____ TEXT EXCERPT
Amazon Announces the Best Books of 2019

13 November 2019

From The Amazon Press Center:

Today, Amazon announced its selections for the Best Books of 2019, naming Margaret Atwood’s The Testaments – the sequel to her dystopian masterpiece The Handmaid’s Tale – the Best Book of 2019. The annual list features the Top 100 books of the year plus Top 20 lists across various categories ranging from literary fiction, mystery and thriller, biography, children’s and young adult, making it the go-to list for holiday reading and gift giving. All lists are hand-selected by Amazon’s team of editors – first by choosing the best books of every month, and then, finally, the best books of the year.

. . . .

“The Books Editorial team reads thousands of new releases every year, all with the goal of recommending the very best to our customers,” said Sarah Gelman, Editorial Director, Amazon Books. “This year there were so many great books from various genres. Our top 100 Best Books list includes books with clever satire, heartwarming memoirs and psychological thrillers. But as soon as we read it, it was clear that Margaret Atwood’s The Testaments was the book of the year. The sequel to the modern classic The Handmaid’s Tale enraptured our editorial team and readers across the globe with a dramatic continuation of goings-on in the dystopian Republic of Gilead. It’s so exciting to witness literary history being made, and Atwood has done just that with this deeply moving book.”

“I’m Canadian, where modesty is a requirement. So I’m mildly embarrassed, though absolutely delighted, to hear that the Amazon editorial team has chosen The Testaments as their book of the year,” said Margaret Atwood, author of The Testaments. “While I’m no prophet, we seem doomed to live in stressful times. A tale of hope and courage narrated by three strong female voices appears to have connected to this crucial 2019 moment.”

. . . .

8 . They Called Us Enemy by George Takei, Justin Eisinger, Steven Scott, and Harmony Becker: George Takei’s vivid graphic memoir reveals the story of his family’s incarceration during the internment of Japanese Americans during World War II, beginning when Takei was only five years old. Even as the memories depicted range from unsettling to infuriating, They Called Us Enemy inspires readers to insist that our country treats fellow human beings with fairness and dignity.

9. The Silent Patient by Alex Michaelides: In this psychological thriller, a couple seems to have it all until the wife is convicted of shooting her husband in the face. But she will say nothing about the crime—or anything else, for that matter. After a criminal psychologist obsessed with the case comes on the scene, dark twists and delightful turns follow, secrets (and a diary) are revealed, and you will likely find yourself racing to the end of this year’s must-read thriller.

10. Maybe You Should Talk to Someone by Lori Gottlieb: What happens when a celebrated psychotherapist finds herself on the other side of the couch? Maybe You Should Talk to Someone is an entertaining, relatable, moving homage to therapy—and just being human.

The top pick in the children’s category is the middle grade novel:

  1. Dear Sweet Pea by Julie Murphy: Bestselling author Julie Murphy makes her middle-grade debut with a smart, funny novel that tween readers will quickly embrace. Patricia “Sweet Pea” DiMarco is a seventh grader dealing with a wide range of emotions and change, including recently divorced parents and friendships in transition. Dear Sweet Pea is a warmhearted read that is at once reassuring, wise, and utterly relatable.
________
____ MATERIAL SUPPLIED
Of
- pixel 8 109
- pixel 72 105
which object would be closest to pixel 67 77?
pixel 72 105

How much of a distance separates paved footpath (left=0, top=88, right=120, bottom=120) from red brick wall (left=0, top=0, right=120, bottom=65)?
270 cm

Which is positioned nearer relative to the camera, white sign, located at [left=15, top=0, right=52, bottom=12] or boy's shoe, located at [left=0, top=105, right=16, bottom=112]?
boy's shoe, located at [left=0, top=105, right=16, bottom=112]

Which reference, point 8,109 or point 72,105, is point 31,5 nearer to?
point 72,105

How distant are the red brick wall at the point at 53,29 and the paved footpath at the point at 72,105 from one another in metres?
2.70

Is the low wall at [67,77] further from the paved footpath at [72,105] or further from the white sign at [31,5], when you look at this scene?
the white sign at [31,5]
________
WHAT YOU WILL DO: According to the Amazon book announcement, which book was the top pick in the children's category? The entries have no connection to the Amazon book announcement.

RESULT FOR THIS TASK: Dear Sweet Pea by Julie Murphy, a middle grade novel.